The moon is shining over the Ghetto, and the cast have gathered, soaking in the awe of the moment. The beauty of Venice, the emotion of coming together to do this historical production to commemorate the 500 years of the creation of the Ghetto in Venice and the 400 year anniversary of Shakespeare’s death.

Elena Pellone

Actress and MA Shakespeare and Creativity postgraduate student Elena Pellone writes from Venice.

We are doing the Merchant of Venice in Venice. The first time it will ever have been performed in the Ghetto. The walls speak to us. We embrace each other in the madness and the beauty of trying to mount this production in three weeks. It is sold out.

The cast at night

We have come from all over the globe to do it. The director Karin Coonrod’s company is based in New York. Her Portia is Colin Powell’s daughter, adding profound resonance to the Mercy speech. Jessica is played by a beautiful young Jewess. Her sensitivity and youth give our Jessica a mystical beauty, as she sits in the window of what has always been referred to as Shylock’s house in the Ghetto. In our play she carries the hope of a new future, standing apart at the end of the play, watching how not to be.

We are from all over the Globe. Karin calls it a palcoscenico internationale - an international stage. The play will be mostly in English, but infused with different languages. Venetian, Italian, Hebrew, French, German, Ladino, Arabic…

We are a mongrel lot. Our Prince of Morocco lives in Milan, grew up in France, his mother was born in Morocco, his father in Tunisia…and so the stories go…My father is Neapolitan, my mother Greek-Egyptian, I was born in Australia, I live in Stratford-upon Avon and study at the Shakespeare Institute…and so our stories go…

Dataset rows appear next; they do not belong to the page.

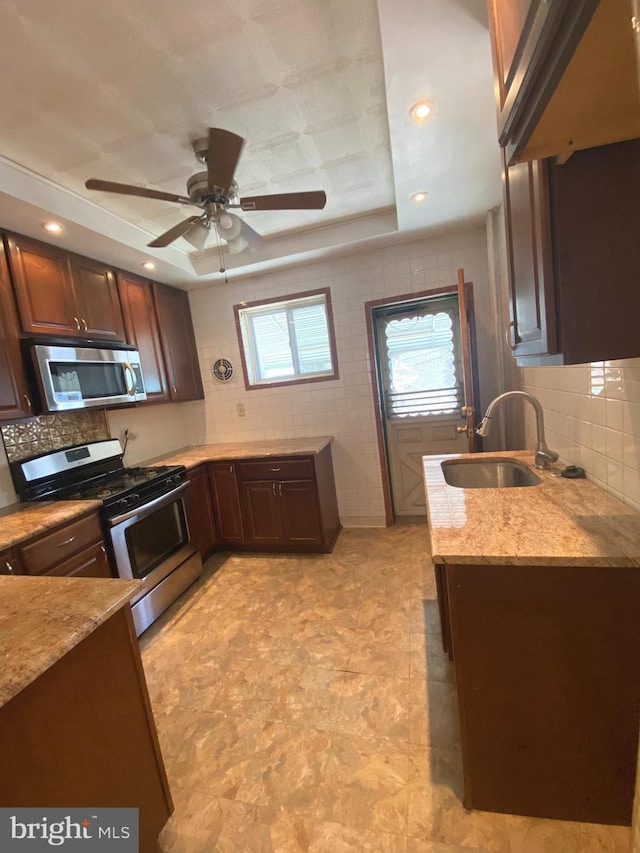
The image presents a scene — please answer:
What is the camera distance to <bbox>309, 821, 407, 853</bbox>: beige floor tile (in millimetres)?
1062

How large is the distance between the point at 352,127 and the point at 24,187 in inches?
64.8

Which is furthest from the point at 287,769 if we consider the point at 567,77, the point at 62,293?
the point at 62,293

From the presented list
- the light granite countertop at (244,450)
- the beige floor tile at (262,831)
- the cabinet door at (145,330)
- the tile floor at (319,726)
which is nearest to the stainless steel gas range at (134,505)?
the tile floor at (319,726)

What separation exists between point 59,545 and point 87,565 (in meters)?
0.21

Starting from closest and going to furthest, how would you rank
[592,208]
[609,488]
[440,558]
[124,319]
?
[592,208], [440,558], [609,488], [124,319]

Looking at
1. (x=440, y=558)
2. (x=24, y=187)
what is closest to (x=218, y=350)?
(x=24, y=187)

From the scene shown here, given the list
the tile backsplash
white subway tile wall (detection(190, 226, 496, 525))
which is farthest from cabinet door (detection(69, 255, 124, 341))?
white subway tile wall (detection(190, 226, 496, 525))

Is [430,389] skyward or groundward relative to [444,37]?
groundward

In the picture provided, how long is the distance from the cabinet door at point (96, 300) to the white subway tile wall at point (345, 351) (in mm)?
929

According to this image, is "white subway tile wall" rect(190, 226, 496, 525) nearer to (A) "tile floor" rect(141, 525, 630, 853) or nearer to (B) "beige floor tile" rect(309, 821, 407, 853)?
(A) "tile floor" rect(141, 525, 630, 853)

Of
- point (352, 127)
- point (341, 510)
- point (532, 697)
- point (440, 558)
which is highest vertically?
point (352, 127)

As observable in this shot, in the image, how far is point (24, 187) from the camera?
1746 millimetres

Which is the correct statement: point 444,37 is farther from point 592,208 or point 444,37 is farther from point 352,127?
point 592,208

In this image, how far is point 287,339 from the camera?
131 inches
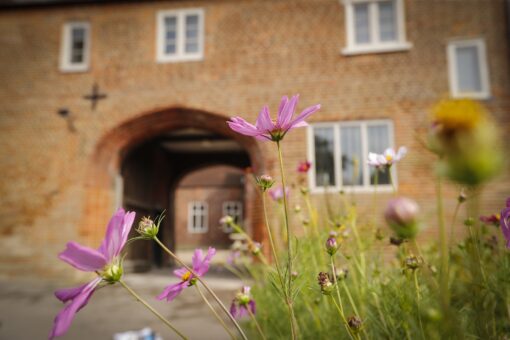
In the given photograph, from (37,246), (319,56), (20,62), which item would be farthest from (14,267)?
(319,56)

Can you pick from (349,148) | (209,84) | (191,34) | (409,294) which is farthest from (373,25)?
(409,294)

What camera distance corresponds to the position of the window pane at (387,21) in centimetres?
770

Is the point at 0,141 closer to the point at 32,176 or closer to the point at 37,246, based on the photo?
the point at 32,176

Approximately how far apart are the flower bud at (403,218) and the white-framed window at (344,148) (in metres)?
6.87

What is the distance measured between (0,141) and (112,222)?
9028 mm

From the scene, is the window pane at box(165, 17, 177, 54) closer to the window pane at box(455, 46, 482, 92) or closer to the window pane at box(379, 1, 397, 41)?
the window pane at box(379, 1, 397, 41)

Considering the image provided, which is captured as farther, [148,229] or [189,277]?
[189,277]

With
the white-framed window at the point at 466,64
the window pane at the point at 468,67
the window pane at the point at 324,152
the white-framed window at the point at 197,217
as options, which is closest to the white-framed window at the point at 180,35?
the window pane at the point at 324,152

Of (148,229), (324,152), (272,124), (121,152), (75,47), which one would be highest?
Result: (75,47)

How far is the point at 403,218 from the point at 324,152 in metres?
7.20

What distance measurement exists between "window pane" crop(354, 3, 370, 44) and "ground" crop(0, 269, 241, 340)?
5.61m

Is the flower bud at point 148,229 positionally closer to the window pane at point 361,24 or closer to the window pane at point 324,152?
the window pane at point 324,152

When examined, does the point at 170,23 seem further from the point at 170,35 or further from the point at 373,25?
the point at 373,25

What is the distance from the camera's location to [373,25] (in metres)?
7.64
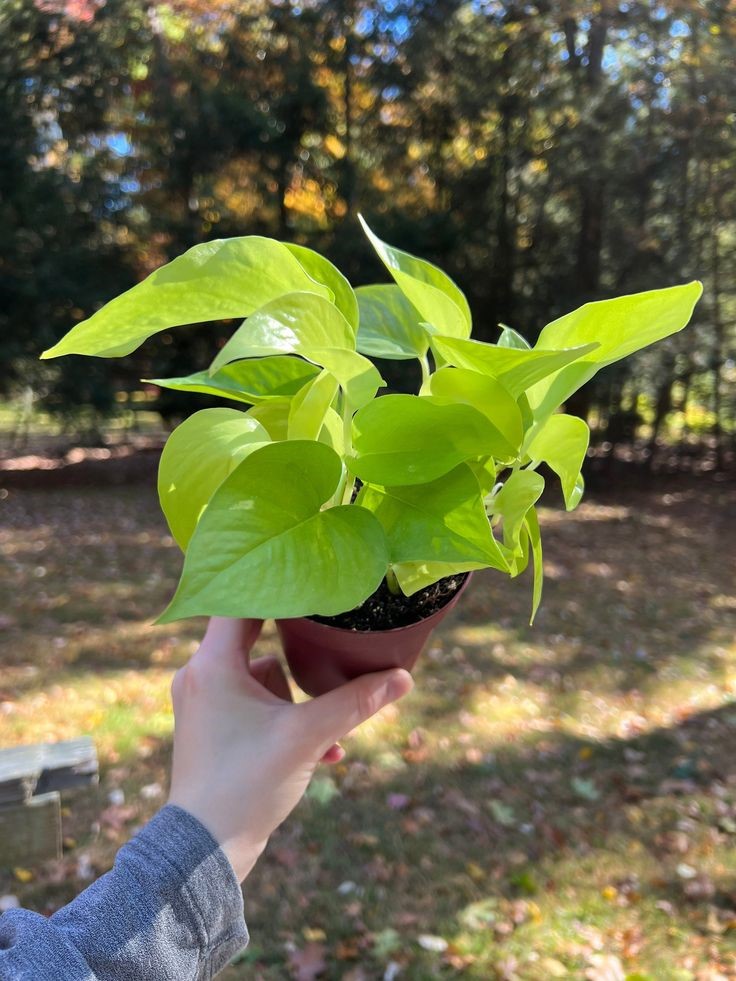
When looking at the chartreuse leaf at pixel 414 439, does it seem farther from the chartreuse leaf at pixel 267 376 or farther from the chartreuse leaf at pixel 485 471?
the chartreuse leaf at pixel 267 376

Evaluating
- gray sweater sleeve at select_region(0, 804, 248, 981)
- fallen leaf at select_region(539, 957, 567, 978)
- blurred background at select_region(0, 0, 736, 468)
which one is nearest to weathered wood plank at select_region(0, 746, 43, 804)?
gray sweater sleeve at select_region(0, 804, 248, 981)

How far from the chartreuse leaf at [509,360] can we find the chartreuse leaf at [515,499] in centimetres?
11

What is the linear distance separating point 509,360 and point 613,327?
12cm

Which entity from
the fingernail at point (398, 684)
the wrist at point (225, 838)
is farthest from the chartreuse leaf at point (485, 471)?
the wrist at point (225, 838)

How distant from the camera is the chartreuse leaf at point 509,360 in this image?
66 cm

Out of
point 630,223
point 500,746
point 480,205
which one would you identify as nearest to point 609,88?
point 630,223

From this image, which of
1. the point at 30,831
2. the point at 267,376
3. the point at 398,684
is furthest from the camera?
the point at 30,831

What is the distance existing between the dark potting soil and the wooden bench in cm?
145

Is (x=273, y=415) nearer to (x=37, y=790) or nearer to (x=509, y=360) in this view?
(x=509, y=360)

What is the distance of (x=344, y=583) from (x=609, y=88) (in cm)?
843

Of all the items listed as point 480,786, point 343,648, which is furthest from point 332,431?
point 480,786

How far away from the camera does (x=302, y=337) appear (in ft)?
2.13

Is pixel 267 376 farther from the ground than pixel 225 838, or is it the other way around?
pixel 267 376

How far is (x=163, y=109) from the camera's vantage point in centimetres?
873
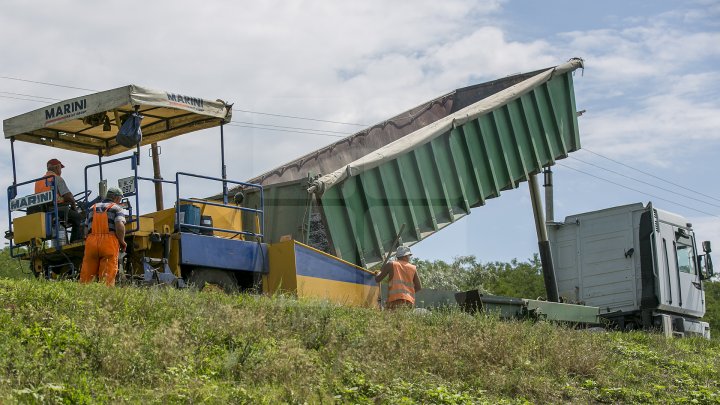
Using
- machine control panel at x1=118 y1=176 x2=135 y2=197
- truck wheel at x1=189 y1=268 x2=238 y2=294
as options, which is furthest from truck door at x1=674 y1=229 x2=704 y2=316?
machine control panel at x1=118 y1=176 x2=135 y2=197

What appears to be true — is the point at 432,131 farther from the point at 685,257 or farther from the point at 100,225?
the point at 685,257

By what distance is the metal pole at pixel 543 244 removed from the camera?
17219 mm

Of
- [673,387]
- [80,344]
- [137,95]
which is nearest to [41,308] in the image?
[80,344]

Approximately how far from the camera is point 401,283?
12.7 m

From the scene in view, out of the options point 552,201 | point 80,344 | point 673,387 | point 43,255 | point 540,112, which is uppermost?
point 540,112

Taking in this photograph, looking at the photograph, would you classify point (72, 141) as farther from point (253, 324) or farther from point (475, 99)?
point (475, 99)

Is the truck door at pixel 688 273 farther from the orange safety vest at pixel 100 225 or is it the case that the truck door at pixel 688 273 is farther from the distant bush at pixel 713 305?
the distant bush at pixel 713 305

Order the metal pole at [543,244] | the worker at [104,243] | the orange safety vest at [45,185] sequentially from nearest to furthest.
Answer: the worker at [104,243]
the orange safety vest at [45,185]
the metal pole at [543,244]

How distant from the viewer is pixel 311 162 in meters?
16.0

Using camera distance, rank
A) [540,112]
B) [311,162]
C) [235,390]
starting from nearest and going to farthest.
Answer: [235,390] < [311,162] < [540,112]

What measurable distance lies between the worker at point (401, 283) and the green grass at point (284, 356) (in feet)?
5.07

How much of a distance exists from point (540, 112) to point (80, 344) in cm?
1106

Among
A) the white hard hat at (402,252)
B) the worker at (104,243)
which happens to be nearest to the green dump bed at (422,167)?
the white hard hat at (402,252)

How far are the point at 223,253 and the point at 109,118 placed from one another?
2381 mm
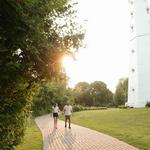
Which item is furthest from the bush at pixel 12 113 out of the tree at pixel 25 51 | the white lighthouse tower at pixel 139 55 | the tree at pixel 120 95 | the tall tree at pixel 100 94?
the tall tree at pixel 100 94

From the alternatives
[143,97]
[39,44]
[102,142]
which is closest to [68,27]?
[39,44]

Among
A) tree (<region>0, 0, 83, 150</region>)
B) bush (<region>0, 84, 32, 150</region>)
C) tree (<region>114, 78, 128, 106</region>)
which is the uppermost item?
tree (<region>114, 78, 128, 106</region>)

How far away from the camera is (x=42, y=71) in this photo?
39.4ft

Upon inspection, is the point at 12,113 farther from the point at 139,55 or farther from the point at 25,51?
the point at 139,55

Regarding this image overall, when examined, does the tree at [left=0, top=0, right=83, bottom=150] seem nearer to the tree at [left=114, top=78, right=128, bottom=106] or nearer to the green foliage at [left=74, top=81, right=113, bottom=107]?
the tree at [left=114, top=78, right=128, bottom=106]

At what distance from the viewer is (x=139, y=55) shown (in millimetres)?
61250

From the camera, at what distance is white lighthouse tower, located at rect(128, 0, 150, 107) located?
5962cm

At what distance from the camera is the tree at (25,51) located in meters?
9.38

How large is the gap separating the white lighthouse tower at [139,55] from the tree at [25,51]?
1851 inches

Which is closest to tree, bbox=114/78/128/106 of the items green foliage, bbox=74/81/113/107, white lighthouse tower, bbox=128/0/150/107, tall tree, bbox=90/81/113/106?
green foliage, bbox=74/81/113/107

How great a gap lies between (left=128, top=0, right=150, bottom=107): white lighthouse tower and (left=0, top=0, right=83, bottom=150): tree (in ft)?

We have been blown here by the wind from all corners, and the heart and the vision of the director is to make this grand gesture, this moment when we move forward, recognising that we are all outsiders, all foreigners, all aliens, but ultimately all the same. Hurt by the same weapons and healed by the same means.

Two actresses in Merchant of Venice

As we rehearse in the Ghetto, the walls witness our shame as they ring with the words, “Dog Jew”, “Impenetrable Cur”…. The ending has been changed and Shylock has the last word. Well, the five Shylocks, one for every scene. In our production, Shylock has become everyman - the slivers of ourselves, the persecution of the outsider, the rage that fuels us towards injustice.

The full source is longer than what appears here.